As soon as I started writing, I knew a large number of flashbacks would be required to properly explain what happened in Tash’s past. But I didn’t want to tell all of these in the passive past-tense voice of Tash recollecting them, because I felt this would dilute the tension and affect the pacing. Instead, I wrote these chapters in present tense using Tash’s childhood voice so the reader can see how things played out in real-time through her eyes. I also introduced therapy session transcripts and newspaper articles written in a clinical tone, so readers can form their own theories about what happened based on other evidence that isn’t skewed by Tash’s point of view.
As you wrote, how were you able to lay out the plot without giving too much away?
It wasn’t easy! I really had to think about the order I wanted snippets of information revealed because of how the past and present chapters feed into one another. There was a lot of shifting scenes and chapters around, and I had a large colour-coded plot outline which I’d lay out across my desk to give me a clear overview of what was happening and where. I had to pare back scenes and dialogue in revisions so as not to be too obvious, but at the same time reveal enough so that readers wouldn’t become frustrated about the storyline being too vague. It’s a real balancing act, and some days I cursed myself for choosing such a complicated narrative structure.
Without causing you to give away spoilers, which part of the plot, characterisation or symbolism was difficult to resolve?
I found the climax the most challenging part to write – I wanted it to do so many things while at the same time be fast-paced and absolutely gripping. I think endings are always tricky – they need to feel completely satisfying for the reader while tying up all the loose threads and illuminating the story’s themes. I never start writing a story until I know how the ending is going to play out. Then my challenge is figuring out how I’m going to get my characters there.
Carnivals and funfairs are some of my favourite locations in literature. They’re supposed to be fun but often are the opposite. What is so creepy about these places and what gives them (particularly derelict ones) such potential for horror?
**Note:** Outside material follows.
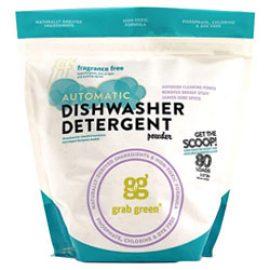 Dishwasher detergent we use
I think for me the crowds and bustle of a busy carnival always poses the threat of a lost child, or the potential for someone to be swallowed up by it all before their companions even notice they’re missing. There are so many nooks and crannies to lurk and hide in! The noisy rides and all the squealing is so distracting and jarring, and there’s always exaggerated character art leering at you everywhere you turn. Carnivals are a bit too much of everything all at once, which makes us feel a bit queasy and disorientated. Derelict places add a whole other layer of creepiness because they conjure up ideas about ghosts and dead things. Plus, they’re deserted, so if anything bad happens, nobody’s coming to help!
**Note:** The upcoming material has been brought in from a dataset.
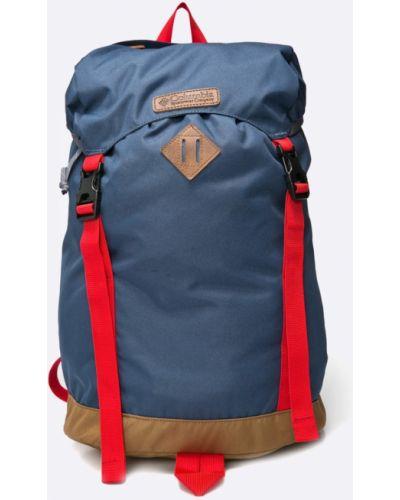 Синий рюкзак Columbia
For whom have you written this book?
It might be a cliché, but I definitely wrote this book for teenaged me. This is exactly the sort of story I was craving when I was a teen but had difficulty finding – something twisty and gripping, but with characters my age and themes I could relate to. I loved Christopher Pike’s books but struggled to find them in my school library and local bookshops (which was my whole world since the internet and online shopping didn’t yet exist), so I read a lot of adult crime and horror novels in my teens. But many of those stories were a hard slog with themes and situations that were very adult. I wrote this novel for teen readers who enjoy thrillers and creepy stories, but want characters and situations they can see themselves in.